The included jupyter notebook (VisualizingNetworks.ipynb) requires python=3.7 and the latest stable release of PyTorch (1.8.0) including several python libraries (jupyter, pytorch, random, scipy, torchvision, matplotlib, numpy). Run the code on your computer (each cell in the order it is presented) to see the final cell output a series of visualizations of the network (this will download an ImageNet pretrained VGG16 model onto your computer and may take 10 minutes to run the visualization). Please describe this visualization and how it is achieved? (Hint: What are the images of? How are the images produced? Why are they changing with each iteration? How are they initialized? What is the optimization?)

Answer

In essence, this visualization procedure is showing us what the trained VGG16 network believes is more and more probable with every iteration to be a member of the indexed class target_y corresponding to a particular network output neuron (i.e. the neuron that should activate strongly when the network is fed an image of that class). More specifically, it is iteratively updating the pixels of the image in such a way that score increases, which is the activation of the class neuron minus the L2 norm of the image. The norm component of score is parametrized by l2_reg, such that a higher l2_reg causes a stronger regularization effect. This works by basically punishing liberal deviation of many pixels from the mean and therefore encouraging more conservative alteration of pixels, i.e. the ones that matter more in determining the class score should they be updated. Once score is calculated, the gradient of the image with respect to score is derived through backpropogation, meaning that the partial derivative of each parameter of the network with respect to score is calculated iteratively, moving from the end of the network to the beginning and then to the image. It is important to note that the images (3 channel, 224x224 pixels) are initialized randomly, with mean 0 and standard deviation of 1. Also, the image is blurred and jittered slightly with each iteration. Since the network is trained to have its output class neurons activate strongly according to the content of the image, it makes sense that the image would change with increasing iterations of the visualization procedure, as the random image is not particularly gorilla-esque, for example, and therefore it can become more stimulating to the gorilla output neuron by this procedure.

BONUS (Optional):

Question

Can you change the code to instead visualize 1 or 2 units of the last convolutional layer (the conv2d with index 28 of the Sequential module in vgg16 i.e. vgg16.features[28])? Include your code and provide plots of your visualizations. (Hint: You cannot use the entire model as before, instead you will need to use the portion that ends with the specified convolutional layer and use as output the features of the units from this layer as your new targets). If you get stuck with the coding, you are welcome to describe your answer/solution as best as possible as your submission for this bonus question.

Answer

[Refer to code in VisualizingNetworks.ipynb]
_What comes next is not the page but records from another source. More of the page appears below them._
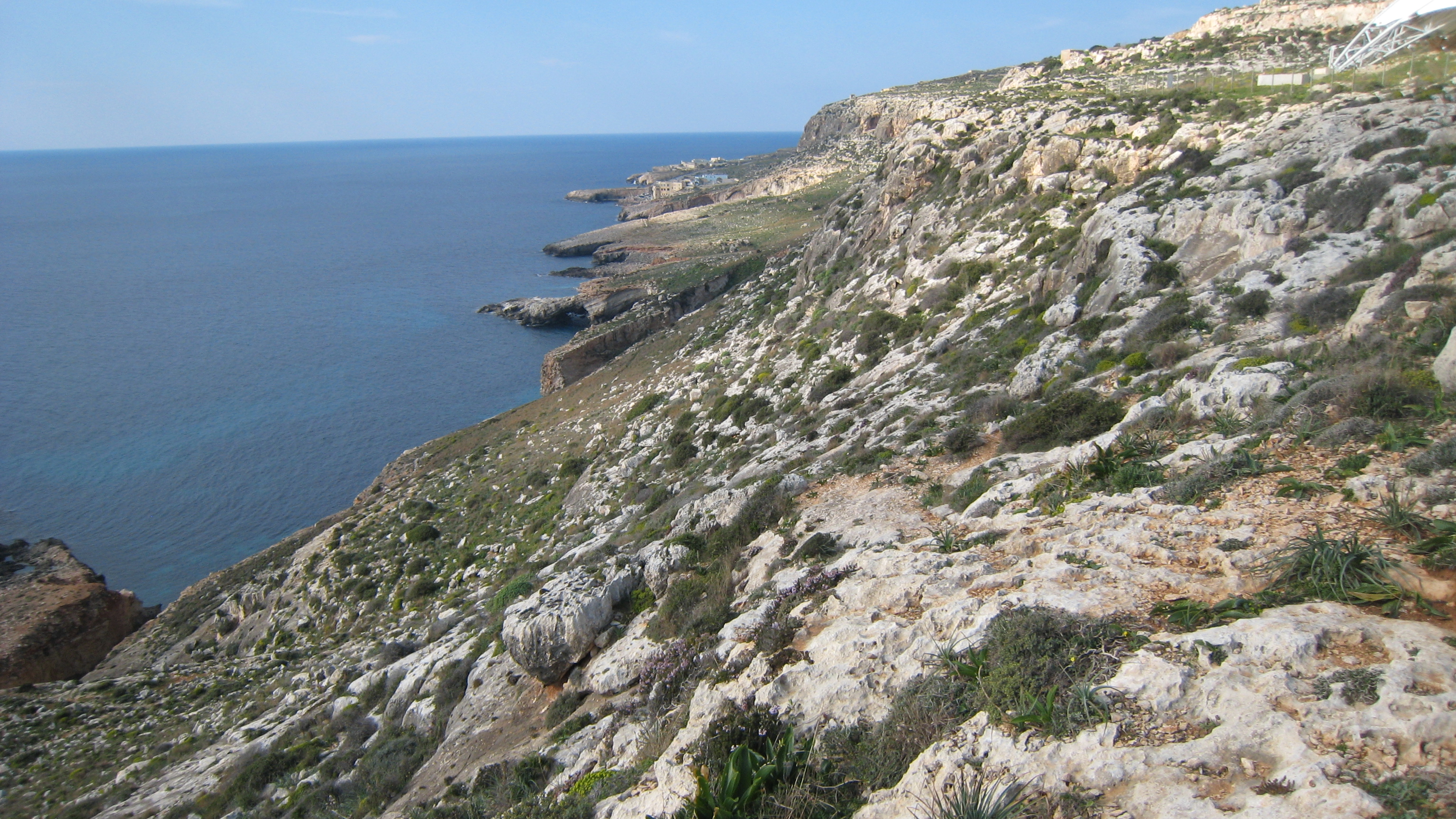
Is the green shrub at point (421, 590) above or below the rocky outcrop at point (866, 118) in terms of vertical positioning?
below

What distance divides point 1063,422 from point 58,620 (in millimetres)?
38883

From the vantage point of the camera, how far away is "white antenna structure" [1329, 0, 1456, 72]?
23.4 meters

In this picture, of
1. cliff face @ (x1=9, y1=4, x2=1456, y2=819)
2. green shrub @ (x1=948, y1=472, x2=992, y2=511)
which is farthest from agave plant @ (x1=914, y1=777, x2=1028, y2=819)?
green shrub @ (x1=948, y1=472, x2=992, y2=511)

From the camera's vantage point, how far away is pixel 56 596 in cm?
3020

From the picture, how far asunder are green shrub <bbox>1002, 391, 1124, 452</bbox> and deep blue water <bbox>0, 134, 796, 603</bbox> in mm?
40864

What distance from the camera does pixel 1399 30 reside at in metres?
24.3

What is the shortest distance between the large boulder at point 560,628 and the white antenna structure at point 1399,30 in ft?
98.1

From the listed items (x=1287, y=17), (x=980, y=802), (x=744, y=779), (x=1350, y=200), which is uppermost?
(x=1287, y=17)

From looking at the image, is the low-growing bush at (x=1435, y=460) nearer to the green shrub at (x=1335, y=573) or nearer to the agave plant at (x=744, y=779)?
the green shrub at (x=1335, y=573)

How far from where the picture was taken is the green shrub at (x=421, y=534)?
28.5 m

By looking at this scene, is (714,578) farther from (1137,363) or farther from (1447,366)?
(1447,366)

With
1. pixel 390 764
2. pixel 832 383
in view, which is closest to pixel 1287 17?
pixel 832 383

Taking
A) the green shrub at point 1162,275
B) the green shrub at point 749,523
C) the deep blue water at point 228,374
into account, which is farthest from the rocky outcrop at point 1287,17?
the deep blue water at point 228,374

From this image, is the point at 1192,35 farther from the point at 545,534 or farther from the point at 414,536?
the point at 414,536
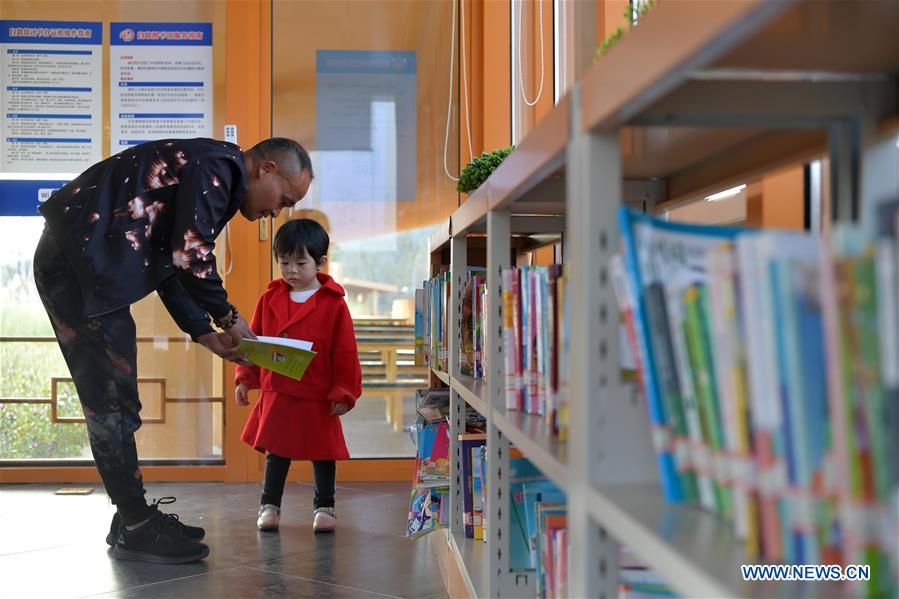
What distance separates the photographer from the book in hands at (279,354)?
8.14 ft

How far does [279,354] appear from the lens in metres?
2.54

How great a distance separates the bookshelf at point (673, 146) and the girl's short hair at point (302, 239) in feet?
6.46

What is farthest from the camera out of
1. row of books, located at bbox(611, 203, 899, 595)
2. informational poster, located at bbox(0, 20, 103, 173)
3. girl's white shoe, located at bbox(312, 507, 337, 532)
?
informational poster, located at bbox(0, 20, 103, 173)

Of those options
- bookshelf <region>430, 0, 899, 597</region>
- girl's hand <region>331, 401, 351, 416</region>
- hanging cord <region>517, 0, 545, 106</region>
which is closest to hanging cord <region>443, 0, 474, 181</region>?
hanging cord <region>517, 0, 545, 106</region>

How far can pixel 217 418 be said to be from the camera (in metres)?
3.92

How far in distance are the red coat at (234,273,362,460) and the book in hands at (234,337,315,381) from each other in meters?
0.42

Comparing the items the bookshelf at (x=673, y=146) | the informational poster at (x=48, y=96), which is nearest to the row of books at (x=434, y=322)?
the bookshelf at (x=673, y=146)

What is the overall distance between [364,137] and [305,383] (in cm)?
144

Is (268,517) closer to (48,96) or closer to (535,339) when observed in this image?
(535,339)

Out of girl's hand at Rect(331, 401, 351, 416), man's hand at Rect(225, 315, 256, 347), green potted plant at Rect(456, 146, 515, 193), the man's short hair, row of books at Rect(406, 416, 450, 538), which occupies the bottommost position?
row of books at Rect(406, 416, 450, 538)

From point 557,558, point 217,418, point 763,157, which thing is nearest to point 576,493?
point 557,558

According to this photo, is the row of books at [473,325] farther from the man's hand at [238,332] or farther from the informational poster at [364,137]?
the informational poster at [364,137]

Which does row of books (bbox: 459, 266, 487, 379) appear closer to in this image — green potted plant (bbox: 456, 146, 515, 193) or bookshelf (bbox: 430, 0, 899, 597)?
green potted plant (bbox: 456, 146, 515, 193)

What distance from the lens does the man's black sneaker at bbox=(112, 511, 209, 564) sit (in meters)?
2.53
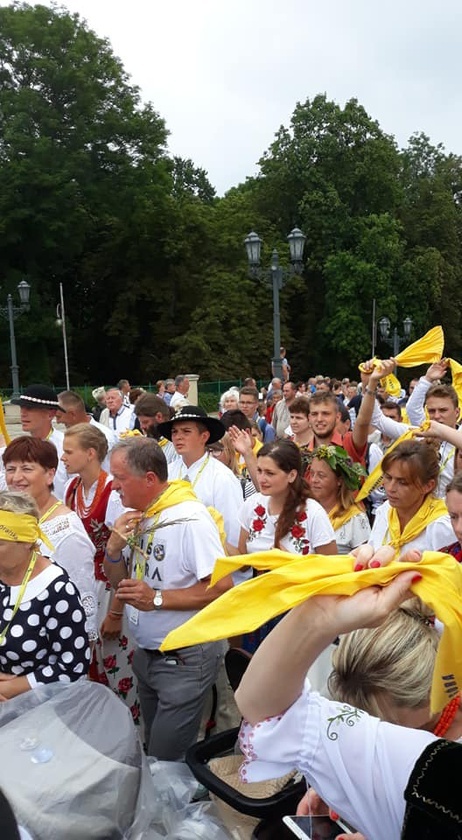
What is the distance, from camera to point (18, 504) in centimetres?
297

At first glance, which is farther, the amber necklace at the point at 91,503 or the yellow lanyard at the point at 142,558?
the amber necklace at the point at 91,503

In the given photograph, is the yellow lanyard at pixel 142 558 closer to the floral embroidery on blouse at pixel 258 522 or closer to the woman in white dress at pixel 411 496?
the floral embroidery on blouse at pixel 258 522

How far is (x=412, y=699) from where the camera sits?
1.74 metres

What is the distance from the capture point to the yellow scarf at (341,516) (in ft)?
15.6

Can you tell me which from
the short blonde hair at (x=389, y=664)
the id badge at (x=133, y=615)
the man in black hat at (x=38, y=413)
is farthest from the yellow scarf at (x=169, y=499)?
the man in black hat at (x=38, y=413)

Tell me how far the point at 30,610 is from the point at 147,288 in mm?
35449

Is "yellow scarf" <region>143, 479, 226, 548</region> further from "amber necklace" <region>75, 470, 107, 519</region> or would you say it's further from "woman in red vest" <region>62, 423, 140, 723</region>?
"amber necklace" <region>75, 470, 107, 519</region>

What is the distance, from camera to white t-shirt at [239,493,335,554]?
414 cm

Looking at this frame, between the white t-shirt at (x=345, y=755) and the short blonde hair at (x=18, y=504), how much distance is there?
1552mm

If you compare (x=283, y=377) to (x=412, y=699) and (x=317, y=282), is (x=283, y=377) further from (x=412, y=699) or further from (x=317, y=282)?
(x=317, y=282)

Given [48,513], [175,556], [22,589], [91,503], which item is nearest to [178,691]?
[175,556]

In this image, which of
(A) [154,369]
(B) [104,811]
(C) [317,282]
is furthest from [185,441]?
(C) [317,282]

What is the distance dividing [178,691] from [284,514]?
127cm

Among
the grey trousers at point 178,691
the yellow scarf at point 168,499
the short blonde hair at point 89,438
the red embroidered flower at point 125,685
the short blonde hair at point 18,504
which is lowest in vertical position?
the red embroidered flower at point 125,685
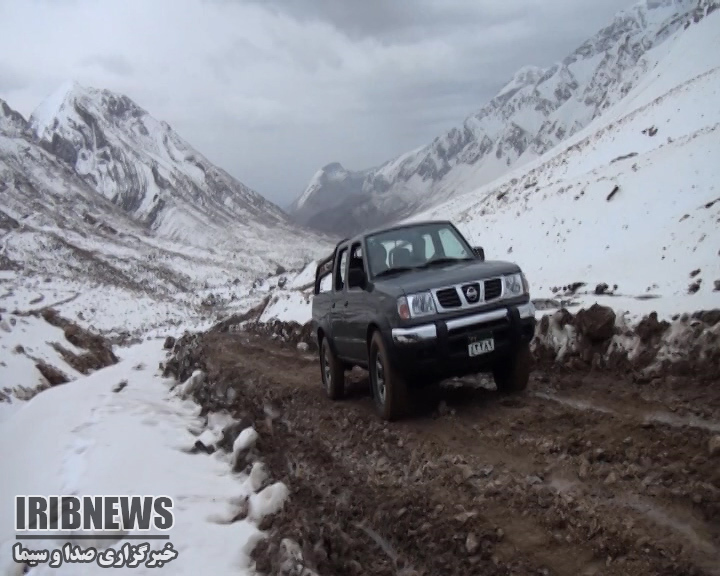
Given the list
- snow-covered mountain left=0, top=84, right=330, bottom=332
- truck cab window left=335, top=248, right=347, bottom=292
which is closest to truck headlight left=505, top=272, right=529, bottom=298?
truck cab window left=335, top=248, right=347, bottom=292

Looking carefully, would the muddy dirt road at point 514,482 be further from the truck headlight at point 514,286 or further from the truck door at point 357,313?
the truck headlight at point 514,286

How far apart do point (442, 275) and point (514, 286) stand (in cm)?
75

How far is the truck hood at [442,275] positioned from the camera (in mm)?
6613

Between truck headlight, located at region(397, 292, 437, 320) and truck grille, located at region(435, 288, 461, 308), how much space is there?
9 cm

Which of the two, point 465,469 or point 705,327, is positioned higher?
point 705,327

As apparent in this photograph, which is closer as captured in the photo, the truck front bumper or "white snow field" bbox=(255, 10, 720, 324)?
the truck front bumper

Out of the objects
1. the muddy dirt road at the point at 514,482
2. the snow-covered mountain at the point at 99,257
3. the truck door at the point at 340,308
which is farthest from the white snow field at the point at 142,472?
the snow-covered mountain at the point at 99,257

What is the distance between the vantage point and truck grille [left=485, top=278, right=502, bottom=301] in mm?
6711

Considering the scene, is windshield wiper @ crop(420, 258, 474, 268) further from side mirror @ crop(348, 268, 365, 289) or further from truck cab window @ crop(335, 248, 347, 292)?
truck cab window @ crop(335, 248, 347, 292)

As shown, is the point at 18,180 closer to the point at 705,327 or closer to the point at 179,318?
the point at 179,318

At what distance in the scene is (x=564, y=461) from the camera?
5078mm

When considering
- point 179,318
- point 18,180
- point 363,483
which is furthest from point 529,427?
point 18,180

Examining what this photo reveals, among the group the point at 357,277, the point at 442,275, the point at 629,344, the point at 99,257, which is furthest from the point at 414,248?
the point at 99,257

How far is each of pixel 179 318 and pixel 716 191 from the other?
212ft
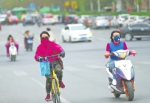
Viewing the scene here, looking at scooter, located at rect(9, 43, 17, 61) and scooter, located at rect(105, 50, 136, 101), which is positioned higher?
scooter, located at rect(105, 50, 136, 101)

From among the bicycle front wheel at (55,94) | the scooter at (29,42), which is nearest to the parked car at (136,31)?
the scooter at (29,42)

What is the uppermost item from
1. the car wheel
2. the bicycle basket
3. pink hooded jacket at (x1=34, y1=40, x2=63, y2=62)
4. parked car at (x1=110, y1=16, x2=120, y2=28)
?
pink hooded jacket at (x1=34, y1=40, x2=63, y2=62)

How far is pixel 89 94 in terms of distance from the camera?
14273mm

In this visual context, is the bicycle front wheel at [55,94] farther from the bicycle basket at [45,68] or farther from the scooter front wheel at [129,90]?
the scooter front wheel at [129,90]

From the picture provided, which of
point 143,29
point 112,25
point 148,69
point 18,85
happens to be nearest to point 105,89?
point 18,85

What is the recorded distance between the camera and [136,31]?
47.7 m

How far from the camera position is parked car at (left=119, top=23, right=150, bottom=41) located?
47625 millimetres

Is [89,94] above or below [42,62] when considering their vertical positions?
below

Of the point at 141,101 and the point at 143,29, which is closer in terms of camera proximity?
the point at 141,101

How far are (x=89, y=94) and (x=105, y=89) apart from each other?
1.20 meters

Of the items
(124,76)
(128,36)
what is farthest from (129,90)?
(128,36)

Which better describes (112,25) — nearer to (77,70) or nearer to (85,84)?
(77,70)

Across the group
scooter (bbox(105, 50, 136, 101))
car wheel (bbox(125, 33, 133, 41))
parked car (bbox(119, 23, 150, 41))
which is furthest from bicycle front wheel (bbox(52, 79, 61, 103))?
car wheel (bbox(125, 33, 133, 41))

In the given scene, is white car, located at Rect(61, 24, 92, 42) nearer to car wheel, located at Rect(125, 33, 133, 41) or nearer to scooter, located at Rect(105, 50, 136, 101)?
car wheel, located at Rect(125, 33, 133, 41)
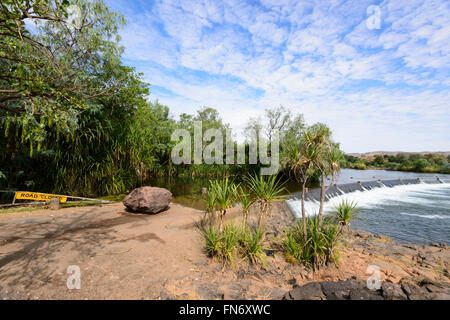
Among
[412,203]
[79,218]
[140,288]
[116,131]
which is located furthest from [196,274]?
[412,203]

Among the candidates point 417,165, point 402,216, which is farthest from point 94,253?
point 417,165

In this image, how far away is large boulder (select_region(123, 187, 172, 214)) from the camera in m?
6.83

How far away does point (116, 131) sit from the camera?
998 centimetres

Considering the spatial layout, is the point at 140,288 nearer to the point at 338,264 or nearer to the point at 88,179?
the point at 338,264

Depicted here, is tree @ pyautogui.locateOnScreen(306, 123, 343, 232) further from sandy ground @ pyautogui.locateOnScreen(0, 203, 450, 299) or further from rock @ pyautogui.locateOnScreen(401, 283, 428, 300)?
sandy ground @ pyautogui.locateOnScreen(0, 203, 450, 299)

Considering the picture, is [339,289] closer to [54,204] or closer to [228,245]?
[228,245]

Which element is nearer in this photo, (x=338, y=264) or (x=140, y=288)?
(x=140, y=288)

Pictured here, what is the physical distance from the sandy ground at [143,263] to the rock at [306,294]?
17 centimetres

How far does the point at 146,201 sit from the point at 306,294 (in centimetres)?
551

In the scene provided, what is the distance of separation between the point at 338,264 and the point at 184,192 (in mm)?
8879

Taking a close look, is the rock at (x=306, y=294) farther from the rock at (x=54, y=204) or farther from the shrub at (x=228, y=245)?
the rock at (x=54, y=204)

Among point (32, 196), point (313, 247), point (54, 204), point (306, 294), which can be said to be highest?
point (32, 196)

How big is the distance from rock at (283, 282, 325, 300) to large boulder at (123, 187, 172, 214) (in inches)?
205

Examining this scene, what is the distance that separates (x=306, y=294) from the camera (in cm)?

I was able to accomplish this by using PyTorch hooks, which interestingly I independently used in a personal project of mine (trying to implement Deep Dream on the MNIST dataset for kicks). I specifically registered a hook on the conv at index 28 of the sequential module. Then I swapped the activation component of score with the sum of output of the registered hook (i.e. the conv). I kept the subtraction of the L2 norm of the image, as well.